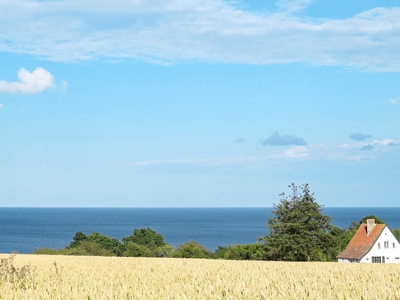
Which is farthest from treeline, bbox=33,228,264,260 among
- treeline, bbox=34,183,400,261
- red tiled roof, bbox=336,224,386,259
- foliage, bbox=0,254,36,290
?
foliage, bbox=0,254,36,290

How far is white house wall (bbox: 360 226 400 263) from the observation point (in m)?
74.6

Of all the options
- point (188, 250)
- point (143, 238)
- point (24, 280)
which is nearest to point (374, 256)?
point (188, 250)

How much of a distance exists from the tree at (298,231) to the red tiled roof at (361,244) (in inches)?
108

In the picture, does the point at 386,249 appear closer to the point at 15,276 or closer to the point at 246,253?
the point at 246,253

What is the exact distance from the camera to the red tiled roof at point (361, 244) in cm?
7344

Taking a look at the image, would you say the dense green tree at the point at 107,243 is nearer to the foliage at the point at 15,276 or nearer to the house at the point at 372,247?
the house at the point at 372,247

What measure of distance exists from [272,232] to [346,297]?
2404 inches

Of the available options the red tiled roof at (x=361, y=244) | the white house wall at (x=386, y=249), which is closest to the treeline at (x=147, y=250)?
the red tiled roof at (x=361, y=244)

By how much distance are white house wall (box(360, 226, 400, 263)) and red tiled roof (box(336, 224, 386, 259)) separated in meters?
0.57

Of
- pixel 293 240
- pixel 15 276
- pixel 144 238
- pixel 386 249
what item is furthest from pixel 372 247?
pixel 15 276

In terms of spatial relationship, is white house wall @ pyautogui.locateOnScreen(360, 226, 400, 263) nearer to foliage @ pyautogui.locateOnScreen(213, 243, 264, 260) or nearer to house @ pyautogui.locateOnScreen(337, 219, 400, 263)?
house @ pyautogui.locateOnScreen(337, 219, 400, 263)

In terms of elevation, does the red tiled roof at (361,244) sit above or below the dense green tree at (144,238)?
above

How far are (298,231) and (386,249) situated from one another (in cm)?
1399

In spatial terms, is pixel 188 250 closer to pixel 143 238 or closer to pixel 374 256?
pixel 374 256
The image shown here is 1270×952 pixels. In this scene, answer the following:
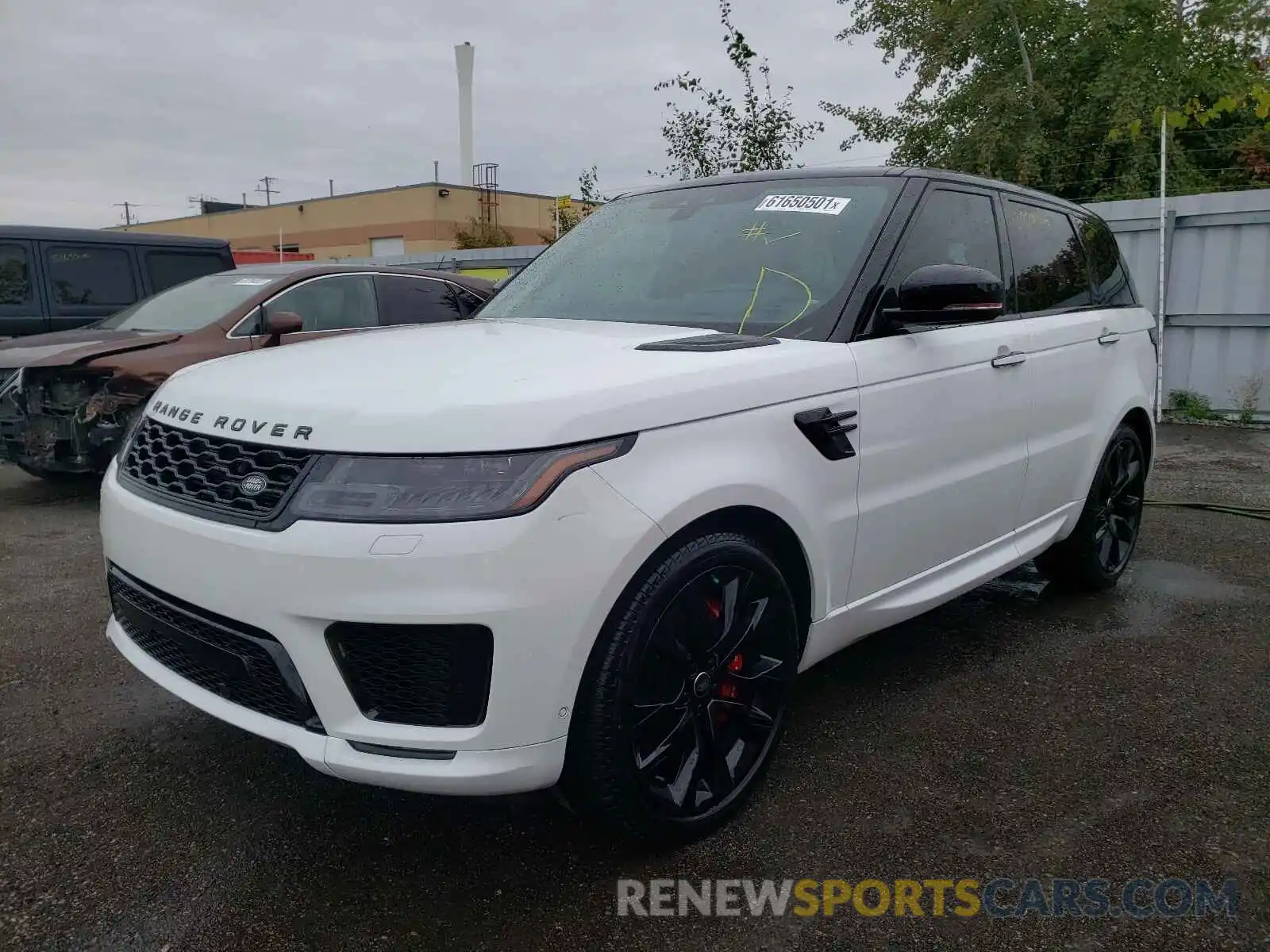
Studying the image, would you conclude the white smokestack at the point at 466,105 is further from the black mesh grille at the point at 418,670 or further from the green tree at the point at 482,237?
the black mesh grille at the point at 418,670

• _Exercise instructions_
Copy the lines above word for word, starting with the line containing "The image shown" and running through the end of the items. Leave out the picture.

• _Solution to this problem_
The image shown here is 1270×952 pixels. In this scene, answer the following:
Studying the image, would you conclude the white smokestack at the point at 466,105 is further from the black mesh grille at the point at 418,670 or further from the green tree at the point at 482,237?
the black mesh grille at the point at 418,670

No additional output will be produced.